EXERCISE GOAL:
Copy every one of the following items verbatim, with no changes to wording, numbers, or punctuation.

RECORD SET:
********
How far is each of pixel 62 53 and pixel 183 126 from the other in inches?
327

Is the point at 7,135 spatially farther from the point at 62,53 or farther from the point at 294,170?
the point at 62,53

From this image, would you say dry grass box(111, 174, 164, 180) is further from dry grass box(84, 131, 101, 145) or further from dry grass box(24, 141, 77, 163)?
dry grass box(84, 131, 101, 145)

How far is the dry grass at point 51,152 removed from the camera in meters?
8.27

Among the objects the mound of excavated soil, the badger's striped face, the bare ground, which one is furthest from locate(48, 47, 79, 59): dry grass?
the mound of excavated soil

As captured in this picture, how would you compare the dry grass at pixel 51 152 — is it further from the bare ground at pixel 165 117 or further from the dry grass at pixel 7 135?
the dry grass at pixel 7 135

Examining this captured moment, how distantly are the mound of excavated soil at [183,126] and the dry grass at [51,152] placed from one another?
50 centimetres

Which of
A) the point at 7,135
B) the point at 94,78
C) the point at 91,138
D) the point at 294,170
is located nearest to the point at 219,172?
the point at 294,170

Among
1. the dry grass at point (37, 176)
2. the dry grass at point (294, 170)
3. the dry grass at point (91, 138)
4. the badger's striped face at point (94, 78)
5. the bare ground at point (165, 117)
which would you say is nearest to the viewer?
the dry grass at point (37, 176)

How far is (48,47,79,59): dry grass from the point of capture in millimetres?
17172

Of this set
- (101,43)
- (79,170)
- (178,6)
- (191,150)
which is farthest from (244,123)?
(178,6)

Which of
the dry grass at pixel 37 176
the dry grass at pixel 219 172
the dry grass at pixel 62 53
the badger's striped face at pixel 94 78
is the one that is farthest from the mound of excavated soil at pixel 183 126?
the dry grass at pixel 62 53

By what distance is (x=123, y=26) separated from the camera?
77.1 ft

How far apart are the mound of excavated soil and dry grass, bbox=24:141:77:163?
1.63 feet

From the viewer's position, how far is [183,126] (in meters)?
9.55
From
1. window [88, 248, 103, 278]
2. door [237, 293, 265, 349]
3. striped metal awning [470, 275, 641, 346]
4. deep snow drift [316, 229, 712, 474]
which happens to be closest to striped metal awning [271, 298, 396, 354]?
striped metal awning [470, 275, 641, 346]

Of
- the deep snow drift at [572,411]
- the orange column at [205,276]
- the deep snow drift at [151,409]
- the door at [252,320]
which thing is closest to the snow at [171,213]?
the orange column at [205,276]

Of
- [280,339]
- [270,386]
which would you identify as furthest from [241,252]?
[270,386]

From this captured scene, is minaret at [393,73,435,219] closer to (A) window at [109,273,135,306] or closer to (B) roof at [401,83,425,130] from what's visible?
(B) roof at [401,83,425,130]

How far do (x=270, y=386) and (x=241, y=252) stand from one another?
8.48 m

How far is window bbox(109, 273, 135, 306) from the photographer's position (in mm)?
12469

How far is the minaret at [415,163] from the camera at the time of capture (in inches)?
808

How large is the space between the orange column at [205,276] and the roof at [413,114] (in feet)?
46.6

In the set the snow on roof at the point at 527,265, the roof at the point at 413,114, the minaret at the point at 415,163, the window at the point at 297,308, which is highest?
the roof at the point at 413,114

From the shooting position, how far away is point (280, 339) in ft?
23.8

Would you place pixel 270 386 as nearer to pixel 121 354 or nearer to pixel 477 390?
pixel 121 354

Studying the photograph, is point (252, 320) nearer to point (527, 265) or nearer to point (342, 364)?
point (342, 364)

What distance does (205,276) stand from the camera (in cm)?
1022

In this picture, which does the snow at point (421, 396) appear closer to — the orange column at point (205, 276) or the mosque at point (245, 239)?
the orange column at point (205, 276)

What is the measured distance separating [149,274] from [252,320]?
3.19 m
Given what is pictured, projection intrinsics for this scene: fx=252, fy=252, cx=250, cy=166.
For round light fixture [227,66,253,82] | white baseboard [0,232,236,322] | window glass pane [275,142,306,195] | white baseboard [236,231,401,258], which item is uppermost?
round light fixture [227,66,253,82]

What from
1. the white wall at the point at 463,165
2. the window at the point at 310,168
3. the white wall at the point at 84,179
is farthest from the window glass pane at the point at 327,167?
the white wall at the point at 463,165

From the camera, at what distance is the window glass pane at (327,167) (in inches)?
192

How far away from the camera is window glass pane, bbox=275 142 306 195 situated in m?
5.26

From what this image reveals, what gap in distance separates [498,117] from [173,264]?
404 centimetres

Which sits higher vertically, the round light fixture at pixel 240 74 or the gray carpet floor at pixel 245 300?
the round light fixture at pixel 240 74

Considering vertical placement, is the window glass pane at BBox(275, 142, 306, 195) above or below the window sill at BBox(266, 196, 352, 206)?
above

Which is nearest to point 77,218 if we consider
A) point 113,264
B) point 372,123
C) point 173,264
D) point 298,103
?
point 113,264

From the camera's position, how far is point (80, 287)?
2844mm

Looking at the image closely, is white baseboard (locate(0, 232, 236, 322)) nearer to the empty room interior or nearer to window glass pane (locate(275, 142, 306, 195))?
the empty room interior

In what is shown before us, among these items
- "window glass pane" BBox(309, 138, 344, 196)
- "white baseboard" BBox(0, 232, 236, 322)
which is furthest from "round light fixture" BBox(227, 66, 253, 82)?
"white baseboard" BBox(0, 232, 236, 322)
********
FULL SOLUTION:
How far is each of pixel 62 53 and pixel 183 126 from the other in inches?
327

Is the point at 7,135 spatially farther from the point at 62,53 or farther from the point at 294,170?
the point at 62,53

From this image, would you say dry grass box(111, 174, 164, 180) is further from dry grass box(84, 131, 101, 145) or further from dry grass box(24, 141, 77, 163)?
dry grass box(84, 131, 101, 145)

How far is the dry grass at point 51,152 removed from the camera in meters?
8.27

Among the objects the mound of excavated soil, the badger's striped face, the bare ground, which one is furthest from locate(48, 47, 79, 59): dry grass?
the mound of excavated soil

As captured in this picture, how would you compare the dry grass at pixel 51 152 — is it further from the bare ground at pixel 165 117 or further from the dry grass at pixel 7 135?
the dry grass at pixel 7 135

Examining this captured moment, how distantly are the mound of excavated soil at [183,126] and the dry grass at [51,152] placed from one another?
50 centimetres

Which of
A) the point at 7,135
B) the point at 94,78
C) the point at 91,138
D) the point at 294,170
is located nearest to the point at 219,172?
the point at 294,170

Among
1. the dry grass at point (37, 176)
2. the dry grass at point (294, 170)
3. the dry grass at point (91, 138)
4. the badger's striped face at point (94, 78)
5. the bare ground at point (165, 117)
which would you say is nearest to the viewer?
the dry grass at point (37, 176)

How far is (48,47,79,59): dry grass from the point of capture in millimetres?
17172

Of this set
- (101,43)
- (79,170)
- (178,6)
- (191,150)
which is farthest from (244,123)?
(178,6)

Which of
the dry grass at pixel 37 176
the dry grass at pixel 219 172
the dry grass at pixel 62 53
the badger's striped face at pixel 94 78
is the one that is farthest from the mound of excavated soil at pixel 183 126?
the dry grass at pixel 62 53

By what distance is (x=123, y=26) separated from the camera?
77.1 ft

How far apart are the mound of excavated soil and dry grass, bbox=24:141:77:163?
1.63 feet

From the viewer's position, how far is [183,126] (in meters)?
9.55
From
1. window [88, 248, 103, 278]
2. door [237, 293, 265, 349]
3. striped metal awning [470, 275, 641, 346]
4. deep snow drift [316, 229, 712, 474]
which happens to be closest to striped metal awning [271, 298, 396, 354]?
striped metal awning [470, 275, 641, 346]

Of
- the deep snow drift at [572,411]
- the orange column at [205,276]
- the deep snow drift at [151,409]
- the door at [252,320]
which thing is closest to the snow at [171,213]?
the orange column at [205,276]

Of
- [280,339]
- [270,386]
which would you identify as furthest from [241,252]?
[270,386]

From this captured scene, is minaret at [393,73,435,219] closer to (A) window at [109,273,135,306] or closer to (B) roof at [401,83,425,130] from what's visible?
(B) roof at [401,83,425,130]

How far do (x=270, y=386) and (x=241, y=252) stand from one another?
8.48 m

How far is window bbox(109, 273, 135, 306) from the photographer's position (in mm)?
12469

How far is the minaret at [415,163] from the camera at the time of capture (in inches)?
808

How large is the space between the orange column at [205,276] and the roof at [413,114] (in feet)?
46.6

In the set the snow on roof at the point at 527,265, the roof at the point at 413,114, the minaret at the point at 415,163, the window at the point at 297,308, which is highest?
the roof at the point at 413,114

From the shooting position, how far away is point (280, 339) in ft?
23.8

Would you place pixel 270 386 as nearer to pixel 121 354 or nearer to pixel 477 390?
pixel 121 354

Studying the photograph, is point (252, 320) nearer to point (527, 265) or nearer to point (342, 364)?
point (342, 364)

What distance does (205,276) stand from the camera (in cm)?
1022

In this picture, which does the snow at point (421, 396) appear closer to — the orange column at point (205, 276) or the mosque at point (245, 239)?
the orange column at point (205, 276)

What is the measured distance separating [149,274] from [252,320]?
3.19 m
Given what is pictured, projection intrinsics for this scene: fx=252, fy=252, cx=250, cy=166.
For round light fixture [227,66,253,82] | white baseboard [0,232,236,322] | window glass pane [275,142,306,195] | white baseboard [236,231,401,258], which item is uppermost?
round light fixture [227,66,253,82]

What from
1. the white wall at the point at 463,165
2. the window at the point at 310,168
3. the white wall at the point at 84,179
is farthest from the window glass pane at the point at 327,167?
the white wall at the point at 463,165

From the camera, at what distance is the window glass pane at (327,167) (in inches)?
192

How far away from the camera is window glass pane, bbox=275 142 306 195 situated in m?
5.26

From what this image reveals, what gap in distance separates [498,117] from [173,264]?
404 centimetres

Which sits higher vertically, the round light fixture at pixel 240 74 or the gray carpet floor at pixel 245 300?
the round light fixture at pixel 240 74

Considering vertical placement, is the window glass pane at BBox(275, 142, 306, 195) above or below the window sill at BBox(266, 196, 352, 206)?
above

Which is nearest to point 77,218 if we consider
A) point 113,264
B) point 372,123
C) point 173,264
D) point 298,103
?
point 113,264

From the camera's position, how far is point (80, 287)?
2844mm

Looking at the image closely, is white baseboard (locate(0, 232, 236, 322)) nearer to the empty room interior or nearer to window glass pane (locate(275, 142, 306, 195))?
the empty room interior

In what is shown before us, among these items
- "window glass pane" BBox(309, 138, 344, 196)
- "white baseboard" BBox(0, 232, 236, 322)
which is furthest from "round light fixture" BBox(227, 66, 253, 82)?
"white baseboard" BBox(0, 232, 236, 322)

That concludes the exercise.